→ THE PROBLEM
Only the pictures stay out; every record is to be quoted exactly.

# start of TASK INPUT

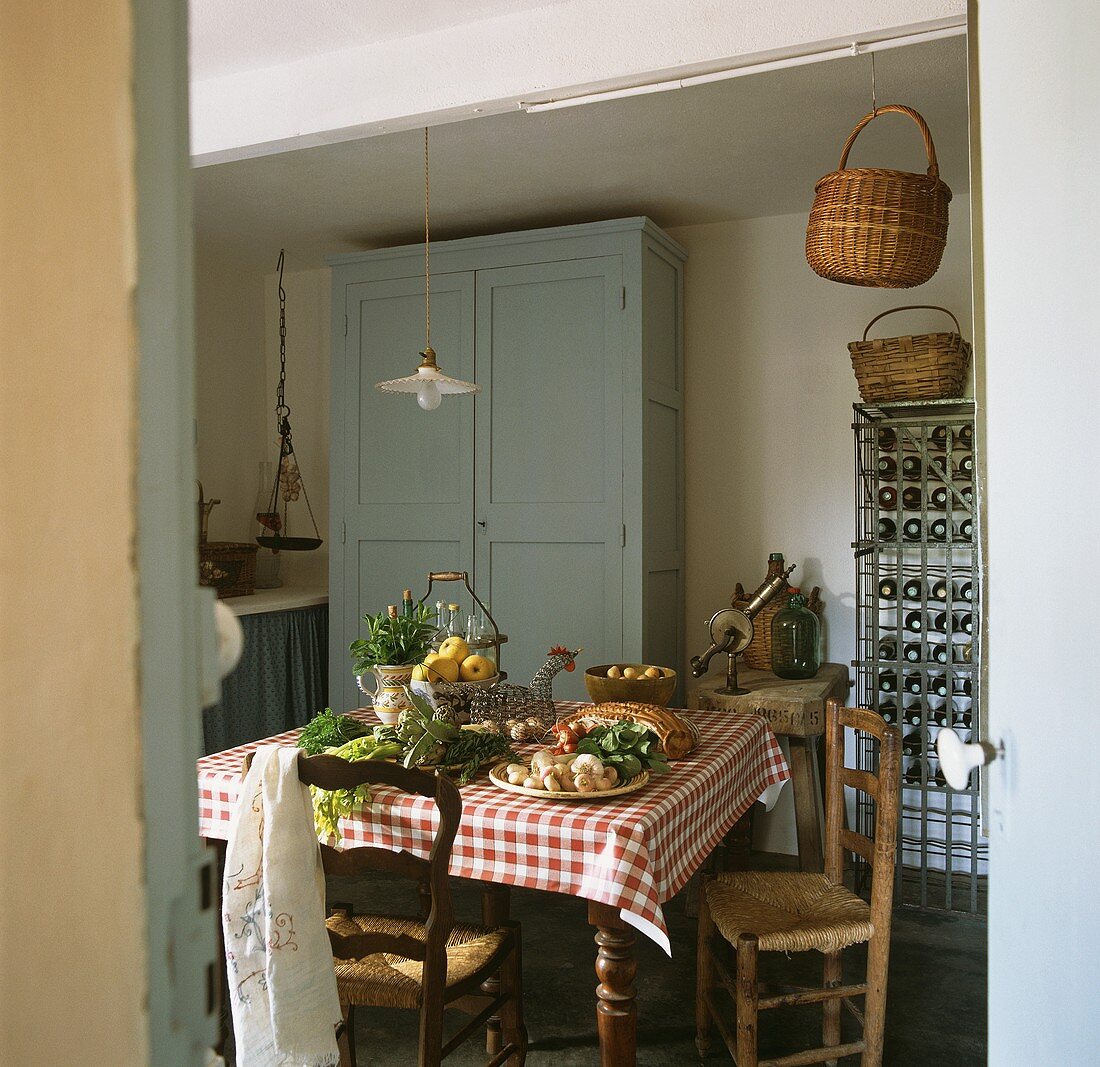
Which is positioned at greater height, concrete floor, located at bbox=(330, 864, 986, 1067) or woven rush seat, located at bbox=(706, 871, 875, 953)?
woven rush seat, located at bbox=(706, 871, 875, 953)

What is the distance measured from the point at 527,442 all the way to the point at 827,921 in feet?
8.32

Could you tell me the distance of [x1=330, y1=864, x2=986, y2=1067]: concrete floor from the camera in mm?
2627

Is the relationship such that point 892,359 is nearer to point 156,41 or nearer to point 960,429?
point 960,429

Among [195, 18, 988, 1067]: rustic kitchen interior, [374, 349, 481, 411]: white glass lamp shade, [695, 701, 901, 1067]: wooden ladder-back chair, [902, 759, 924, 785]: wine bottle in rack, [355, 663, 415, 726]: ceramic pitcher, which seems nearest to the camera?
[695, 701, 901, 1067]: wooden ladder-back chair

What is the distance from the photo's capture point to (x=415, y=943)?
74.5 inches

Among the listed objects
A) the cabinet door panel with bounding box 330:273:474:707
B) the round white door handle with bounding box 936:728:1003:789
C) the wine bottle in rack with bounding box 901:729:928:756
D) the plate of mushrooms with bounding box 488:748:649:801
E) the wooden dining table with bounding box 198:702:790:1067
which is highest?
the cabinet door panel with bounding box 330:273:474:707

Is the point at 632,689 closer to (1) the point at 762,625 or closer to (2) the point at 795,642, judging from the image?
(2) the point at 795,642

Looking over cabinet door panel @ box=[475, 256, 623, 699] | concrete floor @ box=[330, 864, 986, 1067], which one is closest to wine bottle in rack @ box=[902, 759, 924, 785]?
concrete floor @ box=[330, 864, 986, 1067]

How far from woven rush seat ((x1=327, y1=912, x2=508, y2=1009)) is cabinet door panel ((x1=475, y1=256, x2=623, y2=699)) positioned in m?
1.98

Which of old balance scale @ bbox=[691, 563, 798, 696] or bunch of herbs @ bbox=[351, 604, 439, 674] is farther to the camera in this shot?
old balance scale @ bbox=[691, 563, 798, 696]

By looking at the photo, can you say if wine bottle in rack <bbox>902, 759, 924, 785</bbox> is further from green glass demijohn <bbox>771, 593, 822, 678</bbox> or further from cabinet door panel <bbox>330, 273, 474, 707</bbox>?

# end of TASK INPUT

→ PROBLEM SOLUTION
Which is positioned at greater height, concrete floor, located at bbox=(330, 864, 986, 1067) or woven rush seat, located at bbox=(706, 871, 875, 953)?
woven rush seat, located at bbox=(706, 871, 875, 953)

What is the distance measured from the point at 527,442 all the way to the point at 827,921 in feet?
8.32

Could you tell me the distance of [x1=330, y1=864, x2=986, y2=1067]: concrete floor from the camera in mm?
2627

Is the relationship such that point 892,359 is nearer to point 156,41 or nearer to point 960,429?
point 960,429

Among [195, 18, 988, 1067]: rustic kitchen interior, [374, 349, 481, 411]: white glass lamp shade, [695, 701, 901, 1067]: wooden ladder-back chair, [902, 759, 924, 785]: wine bottle in rack, [355, 663, 415, 726]: ceramic pitcher, which seems nearest to the camera?
[695, 701, 901, 1067]: wooden ladder-back chair

What is the distance from the photo's capture point to (x=415, y=943)?
74.5 inches

Among the listed objects
A) the cabinet door panel with bounding box 330:273:474:707
B) the round white door handle with bounding box 936:728:1003:789
C) the wine bottle in rack with bounding box 901:729:928:756
D) the plate of mushrooms with bounding box 488:748:649:801
E) the wooden dining table with bounding box 198:702:790:1067
which is highest?
the cabinet door panel with bounding box 330:273:474:707

Is the point at 632,689 closer to (1) the point at 762,625 or closer to (2) the point at 795,642, judging from the image?
(2) the point at 795,642

Looking over cabinet door panel @ box=[475, 256, 623, 699] | concrete floor @ box=[330, 864, 986, 1067], which one is closest to wine bottle in rack @ box=[902, 759, 924, 785]?
concrete floor @ box=[330, 864, 986, 1067]

How far from woven rush seat ((x1=327, y1=912, x2=508, y2=1009)) is cabinet door panel ((x1=475, y1=256, x2=623, y2=699)) positioned in m?
1.98

Which of old balance scale @ bbox=[691, 563, 798, 696] or bunch of herbs @ bbox=[351, 604, 439, 674] is farther to the camera in this shot?
old balance scale @ bbox=[691, 563, 798, 696]

By looking at the photo, can you say if wine bottle in rack <bbox>902, 759, 924, 785</bbox> is further from green glass demijohn <bbox>771, 593, 822, 678</bbox> or further from cabinet door panel <bbox>330, 273, 474, 707</bbox>?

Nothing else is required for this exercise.